The commencement date for the pilot test of the online registration system was initially scheduled for April 15 2011, but the test was later shelved for logistic reasons. The system finally became a reality on July 16 2012.

The good:

  • Prior to the commencement of the test, the registry embarked on the process of developing a database containing all its official files.
  • The creation of the database was preceded by the cumbersome process of gathering data, scrutinising the manual procedures, building capacity and acquiring the technological skills required for the task.
  • An individual assessment of the registry’s staff was carried out, and employees were then deployed to different areas of the newly reformed registry in order to ensure optimal productivity.
  • In a bid to stop shady practices by unscrupulous individuals, the registry put in place an accreditation procedure for agents, firms or other interested parties seeking to access the online system. Upon fulfilment of the accreditation requirements, the accredited person or firm is granted a unique access code, through which it can access the website at all times.
  • Information on trademark practice, the registry’s involvement in international institutions and organisations, and seminars and workshops will be included in the registry’s website and accessible by accredited agents.
  • There is a 24-hour period for filing online.
  • The government will have access to relevant statistics in order to formulate policies.

The bad:

  • The payment of official fees was difficult, as agents had to go to the bank to effect payment (there was only one designated bank, which resulted in lengthy queues), and then scan and send the proof of filing to the registry. This problem has now been rectified with the introduction (on October 29) of the possibility of paying by ATM card.
  • It was impossible to make payment in the name of applicants which had the symbol ‘&’ in their names.

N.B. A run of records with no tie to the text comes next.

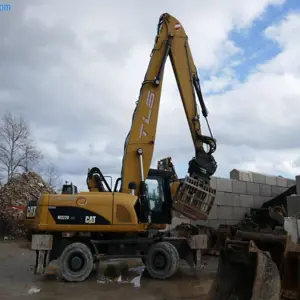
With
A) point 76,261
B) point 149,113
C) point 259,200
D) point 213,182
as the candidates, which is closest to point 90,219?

This has now also been rectified.
  • It was impossible to file new patent applications and certain trademark applications.
  • Additional fees (referred to as ‘technology fees’) were introduced, which had the effect of increasing the amount of the filing fees.
  • It was difficult to access the online portal due to connectivity problems.

The ugly - a Lagos-based law firm gave notice of its intention to commence civil proceedings against the Registrar of Trademarks and the IT firm responsible for the online filing system, seeking a declaration that:

  • the abolition of the manual registration system was illegal, as it was made unilaterally and without statutory backing;
  • the compulsory electronic filing of applications is illegal and constitutes an oppressive restraint on trademarks owners and practitioners;
  • the requirement that agents be accredited is ultra vires the provisions of the law; and
  • the additional consultancy fees are also ultra vires the provisions of the law.

Manual filing was reinstated alongside online filing on Monday August 27 following a memo/directive issued by the Registrar, citing technical difficulties with the online filing system as the reason for the reinstatement. The action has now been put in abeyance.

Despite the difficulties encountered by the new system so far, it is believed that online filing is the way forward in Nigeria, and credit must be given to the Registrar for pushing ahead with it.